== Passage shown ==
Park Rules: See City of Atlanta Park Use Rules & Guidelines

Skate Park Rules: See guidelines from the City of Atlanta

General Questions:

Where is the Park located?
The park is one block south of Ponce City Market (the former City Hall East) and is bordered by Morgan Street on the north, Rankin Street on the south, Edith Street on the east and Garden Park Drive on the west. For emergencies: 680 Dallas Street, Atlanta, GA 30308. See Google Map here 

Is there a parking lot?
To maximize green space and accommodate the detention lake there is no parking lot. On-street parking is available along North Angier Avenue, Morgan Street, Garden Park Drive, Dallas Street and Rankin Street.

How do I report a maintenance issue?
Call Atlanta Parks Customer Service at (404) 546-6813. If outside of business hours, you can leave a message.

Can the park be used for weddings and other events?”
For information about reserving the park, contact City of Atlanta Parks Reservations at: 404-546-6757.

What are the normal hours of operation?
The park follows standard Atlanta parks operating hours of 6:00 a.m. to 11:00 p.m.

When is the splashpad open?
The splashpad operates from May 1- October 1 from 10am-8pm

Is the park ADA accessible?
Yes. There is an entrance ramp which at the intersection of Garden Park Drive and Morgan Street and the entire park is ADA compliant.

What should I do in case of emergency? What is the service address for a 911 call?
In case of emergency, call 911 immediately. The address of the park is 680 Dallas Street, Atlanta, GA 30308.

In case of a fire, where is the nearest fire hydrant for the Atlanta Fire Department?
There are fire hydrants at the northeast corners of Morgan Street and Dallas Street at North Angier Avenue and along Garden Park Drive.

During the evenings how is the park lit?
Energy efficient LED lighting provides excellent visibility at night, enhancing the park’s beauty and security. The lights are on a timer that is synched to year round sunset and sunrise hours.
===
According to the park FAQ, what number should someone call to report a maintenance issue?
== Recorded information ==
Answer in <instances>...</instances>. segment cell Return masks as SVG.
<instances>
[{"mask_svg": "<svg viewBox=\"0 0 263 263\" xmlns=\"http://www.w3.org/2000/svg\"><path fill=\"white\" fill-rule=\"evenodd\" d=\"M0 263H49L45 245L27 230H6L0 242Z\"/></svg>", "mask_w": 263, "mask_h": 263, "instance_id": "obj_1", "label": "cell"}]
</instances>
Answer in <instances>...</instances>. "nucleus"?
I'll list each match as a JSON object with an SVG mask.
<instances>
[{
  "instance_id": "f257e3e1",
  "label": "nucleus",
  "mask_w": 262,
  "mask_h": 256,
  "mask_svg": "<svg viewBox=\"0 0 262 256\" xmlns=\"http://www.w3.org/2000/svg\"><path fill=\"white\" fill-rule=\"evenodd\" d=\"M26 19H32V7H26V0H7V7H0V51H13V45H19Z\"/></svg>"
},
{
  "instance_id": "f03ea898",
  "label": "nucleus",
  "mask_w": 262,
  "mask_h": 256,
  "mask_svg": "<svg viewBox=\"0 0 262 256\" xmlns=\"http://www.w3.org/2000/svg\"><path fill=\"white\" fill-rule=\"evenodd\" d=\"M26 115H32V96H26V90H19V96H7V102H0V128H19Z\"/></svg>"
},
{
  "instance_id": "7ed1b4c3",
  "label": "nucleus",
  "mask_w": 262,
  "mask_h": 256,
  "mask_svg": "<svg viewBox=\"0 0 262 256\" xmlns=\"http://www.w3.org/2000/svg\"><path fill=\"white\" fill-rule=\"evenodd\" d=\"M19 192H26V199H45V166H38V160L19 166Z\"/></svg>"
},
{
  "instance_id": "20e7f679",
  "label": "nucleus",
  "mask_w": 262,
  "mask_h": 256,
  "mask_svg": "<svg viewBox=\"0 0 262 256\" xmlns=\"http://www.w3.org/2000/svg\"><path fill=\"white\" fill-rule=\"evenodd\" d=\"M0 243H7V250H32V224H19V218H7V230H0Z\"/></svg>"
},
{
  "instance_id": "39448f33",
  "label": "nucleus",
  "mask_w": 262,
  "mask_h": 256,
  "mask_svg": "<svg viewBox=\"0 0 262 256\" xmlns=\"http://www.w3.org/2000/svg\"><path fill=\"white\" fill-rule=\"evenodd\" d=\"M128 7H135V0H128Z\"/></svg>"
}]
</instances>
===
Result for this exercise: Atlanta Parks Customer Service at (404) 546-6813.